You don't have to be Catholic to live on the Fazenda, but every person in recovery is supposed to take part in prayer times for the sake of the community. "We have even had a Muslim here who started to read his Qur’an more than ever before," Christine Magg says.
Arthur, 16, finds that prayer helps him greatly to get free of his addiction. At 13, he tried drugs for the first time, out of curiosity and boredom. He grew up in a solid middle-class home where he was refused nothing.
"I started to buy and steal drugs. My mother was ashamed and my neighbors didn't like me. I took cocaine and committed robberies, and then I got arrested. When I was let out, I resumed my old lifestyle," he explains.
But he noticed that this lifestyle no longer satisfied him and that it didn't bring peace to the family. He came to Guaratingueta through his sister, a volunteer at the Fazenda. "I would like to change my life and finish school," he says.

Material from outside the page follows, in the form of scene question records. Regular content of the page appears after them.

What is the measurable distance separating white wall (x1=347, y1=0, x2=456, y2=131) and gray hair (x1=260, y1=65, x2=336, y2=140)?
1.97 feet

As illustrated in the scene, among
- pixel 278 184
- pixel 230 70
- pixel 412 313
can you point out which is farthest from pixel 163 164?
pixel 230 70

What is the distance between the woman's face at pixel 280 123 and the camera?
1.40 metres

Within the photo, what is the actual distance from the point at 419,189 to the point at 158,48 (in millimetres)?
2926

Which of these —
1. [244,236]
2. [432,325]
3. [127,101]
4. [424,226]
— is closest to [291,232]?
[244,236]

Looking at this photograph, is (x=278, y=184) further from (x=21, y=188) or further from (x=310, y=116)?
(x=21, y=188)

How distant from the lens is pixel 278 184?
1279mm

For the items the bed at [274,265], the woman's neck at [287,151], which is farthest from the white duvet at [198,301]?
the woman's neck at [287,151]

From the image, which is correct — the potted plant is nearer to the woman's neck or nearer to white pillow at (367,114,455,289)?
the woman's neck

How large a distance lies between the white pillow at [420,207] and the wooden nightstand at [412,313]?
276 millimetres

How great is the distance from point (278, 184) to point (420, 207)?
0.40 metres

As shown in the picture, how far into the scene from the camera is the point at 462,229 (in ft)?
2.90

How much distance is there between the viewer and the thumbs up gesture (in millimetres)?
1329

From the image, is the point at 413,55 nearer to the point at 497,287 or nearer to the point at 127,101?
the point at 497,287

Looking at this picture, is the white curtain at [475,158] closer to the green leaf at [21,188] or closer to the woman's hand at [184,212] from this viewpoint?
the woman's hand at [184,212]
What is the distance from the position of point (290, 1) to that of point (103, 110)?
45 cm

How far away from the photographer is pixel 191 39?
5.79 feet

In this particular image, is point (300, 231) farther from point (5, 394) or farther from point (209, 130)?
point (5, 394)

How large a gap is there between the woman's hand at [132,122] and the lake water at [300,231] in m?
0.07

This year the Fazenda in Guaratingueta is celebrating its 30th anniversary. It is expected that 6,000 visitors will attend the festivities. These will include many of the former residents in recovery who now act as volunteers to help newcomers to the Fazenda. Who would be better placed to understand what those in recovery are going through?
A whole series of former residents and other numerous laypersons, priests and members of religious orders have joined together to form a community, which has enjoyed Papal recognition since 2010. It is called "Família da Esperança" (Family of Hope) and with prayer and drive it contributes to the "success" of the Fazendas. Forty Catholic communities also help the Fazendas spiritually and actively.
"If you want to help here, you simply have to have the will to love," Christine Magg explains. What sounds so simple is in fact a daily challenge, for those in recovery and for the volunteers. And yet it succeeds again and again.